On their return from their voyages, sailors are wont to do all sorts of stupid things with their money; it is a thing excused by tradition. And seaport towns have reason to know their rather wild eccentricities.

Sometimes, even, they marry, by way of pastime, the first woman that offers in order to have an occasion for donning a black coat.

And Yves, who had already in times past exhausted all kinds of foolishness, he, too, for a change, had finished by marrying.

Yves married!

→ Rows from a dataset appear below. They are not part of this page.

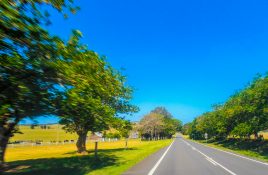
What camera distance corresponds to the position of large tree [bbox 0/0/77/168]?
6047mm

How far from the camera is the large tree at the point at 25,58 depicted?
605 centimetres

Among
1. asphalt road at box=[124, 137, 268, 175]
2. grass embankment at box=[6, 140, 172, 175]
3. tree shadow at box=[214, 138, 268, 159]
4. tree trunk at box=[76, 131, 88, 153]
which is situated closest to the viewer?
asphalt road at box=[124, 137, 268, 175]

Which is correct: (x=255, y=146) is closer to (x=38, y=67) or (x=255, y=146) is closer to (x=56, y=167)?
(x=56, y=167)

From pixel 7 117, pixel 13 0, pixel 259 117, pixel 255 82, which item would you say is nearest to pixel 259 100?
pixel 259 117

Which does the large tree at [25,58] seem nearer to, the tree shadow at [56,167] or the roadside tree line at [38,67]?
the roadside tree line at [38,67]

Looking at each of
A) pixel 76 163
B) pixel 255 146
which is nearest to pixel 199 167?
pixel 76 163

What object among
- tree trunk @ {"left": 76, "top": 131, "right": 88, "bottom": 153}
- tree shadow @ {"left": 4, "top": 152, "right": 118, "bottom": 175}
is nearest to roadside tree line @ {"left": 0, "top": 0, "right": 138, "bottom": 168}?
tree shadow @ {"left": 4, "top": 152, "right": 118, "bottom": 175}

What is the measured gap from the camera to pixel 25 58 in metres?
7.09

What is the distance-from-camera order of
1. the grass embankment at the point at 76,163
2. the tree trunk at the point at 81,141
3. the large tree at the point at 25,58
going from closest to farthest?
the large tree at the point at 25,58 < the grass embankment at the point at 76,163 < the tree trunk at the point at 81,141

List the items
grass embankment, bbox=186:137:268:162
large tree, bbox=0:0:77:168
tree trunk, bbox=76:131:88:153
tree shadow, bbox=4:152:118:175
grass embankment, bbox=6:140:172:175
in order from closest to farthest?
large tree, bbox=0:0:77:168 → tree shadow, bbox=4:152:118:175 → grass embankment, bbox=6:140:172:175 → grass embankment, bbox=186:137:268:162 → tree trunk, bbox=76:131:88:153

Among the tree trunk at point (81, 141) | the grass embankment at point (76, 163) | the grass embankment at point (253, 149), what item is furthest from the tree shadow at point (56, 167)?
the tree trunk at point (81, 141)

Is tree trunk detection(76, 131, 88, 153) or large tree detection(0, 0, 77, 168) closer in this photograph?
large tree detection(0, 0, 77, 168)

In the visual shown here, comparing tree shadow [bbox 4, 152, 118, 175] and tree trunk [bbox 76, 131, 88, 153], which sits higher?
tree trunk [bbox 76, 131, 88, 153]

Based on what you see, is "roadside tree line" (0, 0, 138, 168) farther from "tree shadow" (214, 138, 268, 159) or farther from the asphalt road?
"tree shadow" (214, 138, 268, 159)
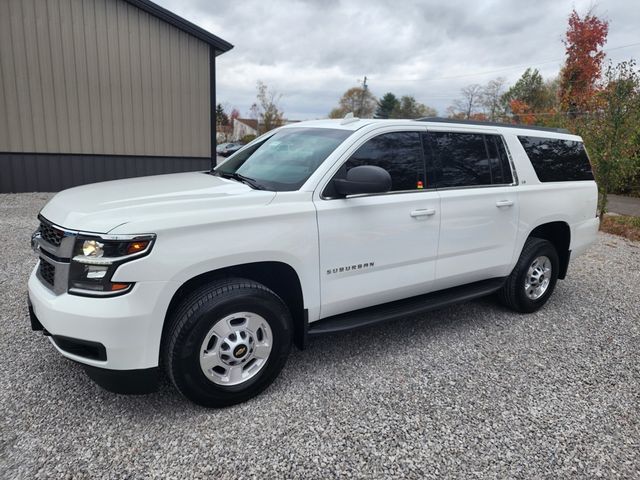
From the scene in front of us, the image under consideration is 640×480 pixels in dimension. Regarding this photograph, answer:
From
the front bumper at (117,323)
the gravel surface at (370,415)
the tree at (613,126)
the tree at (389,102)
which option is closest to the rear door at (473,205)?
the gravel surface at (370,415)

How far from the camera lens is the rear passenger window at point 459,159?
3654 mm

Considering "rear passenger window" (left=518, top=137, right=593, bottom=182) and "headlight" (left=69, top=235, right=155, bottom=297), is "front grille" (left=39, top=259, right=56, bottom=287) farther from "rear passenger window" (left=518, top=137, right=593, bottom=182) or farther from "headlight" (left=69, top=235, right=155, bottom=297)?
"rear passenger window" (left=518, top=137, right=593, bottom=182)

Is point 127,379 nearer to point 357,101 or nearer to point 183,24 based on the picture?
point 183,24

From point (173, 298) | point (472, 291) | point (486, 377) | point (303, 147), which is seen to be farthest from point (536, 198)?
point (173, 298)

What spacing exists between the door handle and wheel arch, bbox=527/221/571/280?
1643mm

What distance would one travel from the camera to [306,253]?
2904mm

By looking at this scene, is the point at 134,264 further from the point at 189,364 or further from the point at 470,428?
the point at 470,428

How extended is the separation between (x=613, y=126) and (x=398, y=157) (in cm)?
765

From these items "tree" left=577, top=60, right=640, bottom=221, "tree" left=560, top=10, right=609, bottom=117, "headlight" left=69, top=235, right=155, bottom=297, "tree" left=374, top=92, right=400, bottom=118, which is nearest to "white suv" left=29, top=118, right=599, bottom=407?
"headlight" left=69, top=235, right=155, bottom=297

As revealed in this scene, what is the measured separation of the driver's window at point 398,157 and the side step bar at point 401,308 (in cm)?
93

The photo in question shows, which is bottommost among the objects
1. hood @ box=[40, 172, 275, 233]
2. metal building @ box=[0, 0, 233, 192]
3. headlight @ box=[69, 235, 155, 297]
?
headlight @ box=[69, 235, 155, 297]

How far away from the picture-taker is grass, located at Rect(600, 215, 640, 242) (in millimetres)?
9004

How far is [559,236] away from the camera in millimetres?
4715

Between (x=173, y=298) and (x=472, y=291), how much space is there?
2617 mm
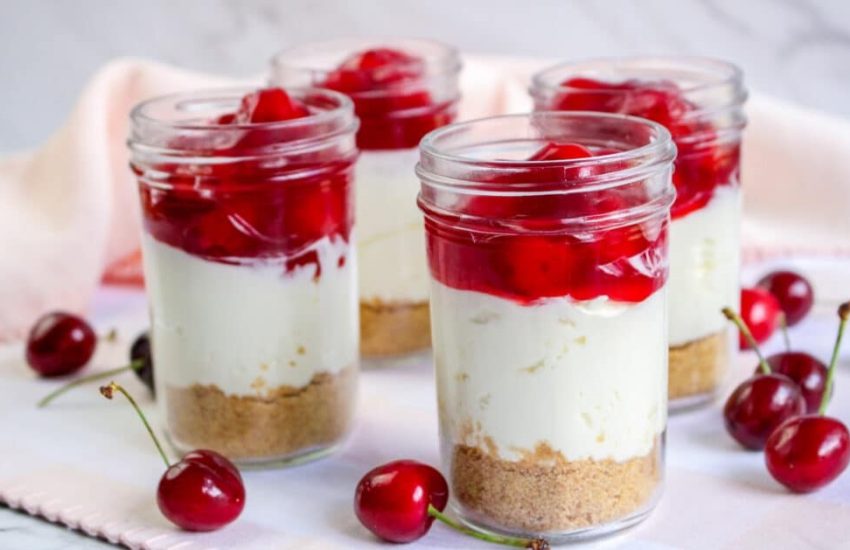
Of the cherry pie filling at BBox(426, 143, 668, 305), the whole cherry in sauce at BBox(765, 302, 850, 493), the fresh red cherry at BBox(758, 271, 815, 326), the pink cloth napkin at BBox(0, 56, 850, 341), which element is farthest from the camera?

And to whom in heaven's name? Perhaps some shameless hussy of the town, picked up by chance in an hour when he was tipsy!

I had good reason to be uneasy, remembering a certain creature in a feathered hat whom he had been on the point of marrying for a lark—when he was twenty—in this same town of Brest.

[CHAPTER XXXVII]

Two months later, when the Ariane was about to depart, fate decreed that I, too, should be appointed, at the last moment, to join its staff.

[CHAPTER XXXVIII]

At the moment of leaving I saw this Marie Keremenen, whom I had half dreaded to meet. She was a young woman of about twenty years of age, dressed in the costume of the village of Toulven, in lower Brittany.

Her fine dark eyes were clear and frank. Without being absolutely pretty, she had a certain charm in her embroidered bodice, her white wide-winged head-dress, and her large collarette recalling a Medici ruff.